## LISTED RECORDS
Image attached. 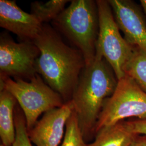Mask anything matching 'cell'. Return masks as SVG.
Returning a JSON list of instances; mask_svg holds the SVG:
<instances>
[{"label": "cell", "mask_w": 146, "mask_h": 146, "mask_svg": "<svg viewBox=\"0 0 146 146\" xmlns=\"http://www.w3.org/2000/svg\"><path fill=\"white\" fill-rule=\"evenodd\" d=\"M43 23L31 13L23 11L14 0H0V26L16 35L21 41H34Z\"/></svg>", "instance_id": "obj_10"}, {"label": "cell", "mask_w": 146, "mask_h": 146, "mask_svg": "<svg viewBox=\"0 0 146 146\" xmlns=\"http://www.w3.org/2000/svg\"><path fill=\"white\" fill-rule=\"evenodd\" d=\"M131 146H146V135H138Z\"/></svg>", "instance_id": "obj_18"}, {"label": "cell", "mask_w": 146, "mask_h": 146, "mask_svg": "<svg viewBox=\"0 0 146 146\" xmlns=\"http://www.w3.org/2000/svg\"><path fill=\"white\" fill-rule=\"evenodd\" d=\"M33 42L40 50L37 60V73L62 96L65 103L71 101L86 66L82 52L67 45L58 32L46 23Z\"/></svg>", "instance_id": "obj_1"}, {"label": "cell", "mask_w": 146, "mask_h": 146, "mask_svg": "<svg viewBox=\"0 0 146 146\" xmlns=\"http://www.w3.org/2000/svg\"><path fill=\"white\" fill-rule=\"evenodd\" d=\"M124 38L131 46L146 52V20L143 11L131 0H108Z\"/></svg>", "instance_id": "obj_8"}, {"label": "cell", "mask_w": 146, "mask_h": 146, "mask_svg": "<svg viewBox=\"0 0 146 146\" xmlns=\"http://www.w3.org/2000/svg\"><path fill=\"white\" fill-rule=\"evenodd\" d=\"M140 2L142 10L143 11V13L145 15V17H146V0H140Z\"/></svg>", "instance_id": "obj_19"}, {"label": "cell", "mask_w": 146, "mask_h": 146, "mask_svg": "<svg viewBox=\"0 0 146 146\" xmlns=\"http://www.w3.org/2000/svg\"><path fill=\"white\" fill-rule=\"evenodd\" d=\"M87 143L84 139L79 125L78 116L73 110L66 123L62 143L59 146H87Z\"/></svg>", "instance_id": "obj_15"}, {"label": "cell", "mask_w": 146, "mask_h": 146, "mask_svg": "<svg viewBox=\"0 0 146 146\" xmlns=\"http://www.w3.org/2000/svg\"><path fill=\"white\" fill-rule=\"evenodd\" d=\"M40 50L33 41L16 42L7 32L0 35V78L29 81L37 74Z\"/></svg>", "instance_id": "obj_7"}, {"label": "cell", "mask_w": 146, "mask_h": 146, "mask_svg": "<svg viewBox=\"0 0 146 146\" xmlns=\"http://www.w3.org/2000/svg\"><path fill=\"white\" fill-rule=\"evenodd\" d=\"M0 90L5 89L15 98L26 120L28 131L42 114L62 107V96L50 87L38 74L29 81L0 78Z\"/></svg>", "instance_id": "obj_4"}, {"label": "cell", "mask_w": 146, "mask_h": 146, "mask_svg": "<svg viewBox=\"0 0 146 146\" xmlns=\"http://www.w3.org/2000/svg\"><path fill=\"white\" fill-rule=\"evenodd\" d=\"M17 101L5 89L0 90V137L2 144L13 146L15 140L14 110Z\"/></svg>", "instance_id": "obj_12"}, {"label": "cell", "mask_w": 146, "mask_h": 146, "mask_svg": "<svg viewBox=\"0 0 146 146\" xmlns=\"http://www.w3.org/2000/svg\"><path fill=\"white\" fill-rule=\"evenodd\" d=\"M5 146V145H2V144H1V146Z\"/></svg>", "instance_id": "obj_20"}, {"label": "cell", "mask_w": 146, "mask_h": 146, "mask_svg": "<svg viewBox=\"0 0 146 146\" xmlns=\"http://www.w3.org/2000/svg\"><path fill=\"white\" fill-rule=\"evenodd\" d=\"M52 23L56 31L82 52L86 65L94 61L99 31L96 1H71Z\"/></svg>", "instance_id": "obj_3"}, {"label": "cell", "mask_w": 146, "mask_h": 146, "mask_svg": "<svg viewBox=\"0 0 146 146\" xmlns=\"http://www.w3.org/2000/svg\"><path fill=\"white\" fill-rule=\"evenodd\" d=\"M71 1L50 0L46 3L35 1L31 5L32 14L43 24L54 21L64 9L66 4Z\"/></svg>", "instance_id": "obj_14"}, {"label": "cell", "mask_w": 146, "mask_h": 146, "mask_svg": "<svg viewBox=\"0 0 146 146\" xmlns=\"http://www.w3.org/2000/svg\"><path fill=\"white\" fill-rule=\"evenodd\" d=\"M132 117L146 119V93L125 75L118 80L113 94L104 100L95 135L104 127Z\"/></svg>", "instance_id": "obj_5"}, {"label": "cell", "mask_w": 146, "mask_h": 146, "mask_svg": "<svg viewBox=\"0 0 146 146\" xmlns=\"http://www.w3.org/2000/svg\"><path fill=\"white\" fill-rule=\"evenodd\" d=\"M130 120L136 134L146 135V119Z\"/></svg>", "instance_id": "obj_17"}, {"label": "cell", "mask_w": 146, "mask_h": 146, "mask_svg": "<svg viewBox=\"0 0 146 146\" xmlns=\"http://www.w3.org/2000/svg\"><path fill=\"white\" fill-rule=\"evenodd\" d=\"M137 135L131 120H122L100 129L94 141L87 146H131Z\"/></svg>", "instance_id": "obj_11"}, {"label": "cell", "mask_w": 146, "mask_h": 146, "mask_svg": "<svg viewBox=\"0 0 146 146\" xmlns=\"http://www.w3.org/2000/svg\"><path fill=\"white\" fill-rule=\"evenodd\" d=\"M14 120L16 137L13 146H33L28 134L25 116L17 103L14 110Z\"/></svg>", "instance_id": "obj_16"}, {"label": "cell", "mask_w": 146, "mask_h": 146, "mask_svg": "<svg viewBox=\"0 0 146 146\" xmlns=\"http://www.w3.org/2000/svg\"><path fill=\"white\" fill-rule=\"evenodd\" d=\"M133 46V52L123 71L146 93V52L137 46Z\"/></svg>", "instance_id": "obj_13"}, {"label": "cell", "mask_w": 146, "mask_h": 146, "mask_svg": "<svg viewBox=\"0 0 146 146\" xmlns=\"http://www.w3.org/2000/svg\"><path fill=\"white\" fill-rule=\"evenodd\" d=\"M117 82L113 68L102 57L95 56L81 73L71 101L86 142L95 135V126L104 100L113 94Z\"/></svg>", "instance_id": "obj_2"}, {"label": "cell", "mask_w": 146, "mask_h": 146, "mask_svg": "<svg viewBox=\"0 0 146 146\" xmlns=\"http://www.w3.org/2000/svg\"><path fill=\"white\" fill-rule=\"evenodd\" d=\"M74 108L71 101L62 107L50 110L38 120L28 134L36 146H59L65 134L64 129Z\"/></svg>", "instance_id": "obj_9"}, {"label": "cell", "mask_w": 146, "mask_h": 146, "mask_svg": "<svg viewBox=\"0 0 146 146\" xmlns=\"http://www.w3.org/2000/svg\"><path fill=\"white\" fill-rule=\"evenodd\" d=\"M96 3L99 31L95 56L104 58L119 80L125 75L123 69L133 54L134 46L121 35L108 1L98 0Z\"/></svg>", "instance_id": "obj_6"}]
</instances>
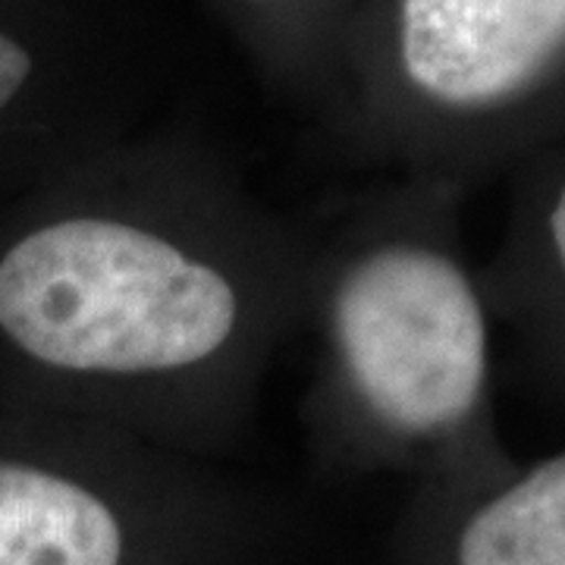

## WORK TO BE COMPLETED
Count how many lines of the entries above contain the string "instances". Case counts. Give only the number.

## OUTPUT FOR THIS TASK
3